(TEXT SEGMENT begins)

Then the Elliott 503 came along with Algol to write Apps and the rest is, as they say, history.
It's worth noting that this heyday of invention was largely from the International Computers Limited ICL stable: Elliott, Marconi, English Electric and Leo (Joe Lyons corner houses). The business-focused part of this group in turn became part of ICL - a 10%-nationalised company formed in 1968 by Harold Wilson's Labour government, whilst the automation parts of Elliott went to GEC - the company which would end up briefly running Dragon Data before the the latter's collapse in 1984.
GEC would eventually end up as part of British Aerospace - BAe Systems, whilst ICL was subsumed by Fujitsu in 1998, although it kept its name until 2002.
ICL (and later Fujitsu) continued to win many government bids with their COBOL-running competitors to IBM's machines- some say it also staved off antitrust.
COBOL has been criticized for its verbosity, design process, and poor support for structured programming. These domain weaknesses resulted in monolithic programs that are hard to comprehend as a whole, despite their local readability. It was designed for clerical programming with forms...
Many said that ICL's new range (2900) was better technology, but IBM had the marketing clout.
In Europe there are IBM buildings adjacent to major German organisations with processing centres. In the UK I can think of Fujitsu across the road from big government processing centres.

(TEXT SEGMENT ends)

Retype the stretch of the British computing history passage from "GEC would eventually" through "programming with forms...". You won't need the listing for this work.

(EXCERPTED RECORDS begins)

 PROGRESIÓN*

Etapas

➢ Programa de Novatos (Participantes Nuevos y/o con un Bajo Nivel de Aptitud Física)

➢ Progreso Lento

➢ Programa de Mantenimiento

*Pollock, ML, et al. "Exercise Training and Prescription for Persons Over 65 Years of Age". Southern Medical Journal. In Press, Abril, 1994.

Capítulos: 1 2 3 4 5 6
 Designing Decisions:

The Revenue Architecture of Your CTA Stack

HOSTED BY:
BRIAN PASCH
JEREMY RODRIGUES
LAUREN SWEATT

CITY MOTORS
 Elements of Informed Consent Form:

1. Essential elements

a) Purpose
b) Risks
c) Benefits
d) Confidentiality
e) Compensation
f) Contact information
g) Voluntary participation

(EXCERPTED RECORDS ends)
(EXCERPTED RECORDS begins)

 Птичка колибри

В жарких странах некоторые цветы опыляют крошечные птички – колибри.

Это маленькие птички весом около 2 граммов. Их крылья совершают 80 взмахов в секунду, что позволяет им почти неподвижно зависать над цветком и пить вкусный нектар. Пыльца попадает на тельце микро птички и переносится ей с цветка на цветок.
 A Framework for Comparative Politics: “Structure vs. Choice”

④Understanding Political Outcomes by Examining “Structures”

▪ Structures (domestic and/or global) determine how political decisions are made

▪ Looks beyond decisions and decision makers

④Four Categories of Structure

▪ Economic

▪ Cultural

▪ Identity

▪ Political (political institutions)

(EXCERPTED RECORDS ends)

WORKED SOLUTION:
GEC would eventually end up as part of British Aerospace - BAe Systems, whilst ICL was subsumed by Fujitsu in 1998, although it kept its name until 2002.
ICL (and later Fujitsu) continued to win many government bids with their COBOL-running competitors to IBM's machines- some say it also staved off antitrust.
COBOL has been criticized for its verbosity, design process, and poor support for structured programming. These domain weaknesses resulted in monolithic programs that are hard to comprehend as a whole, despite their local readability. It was designed for clerical programming with forms...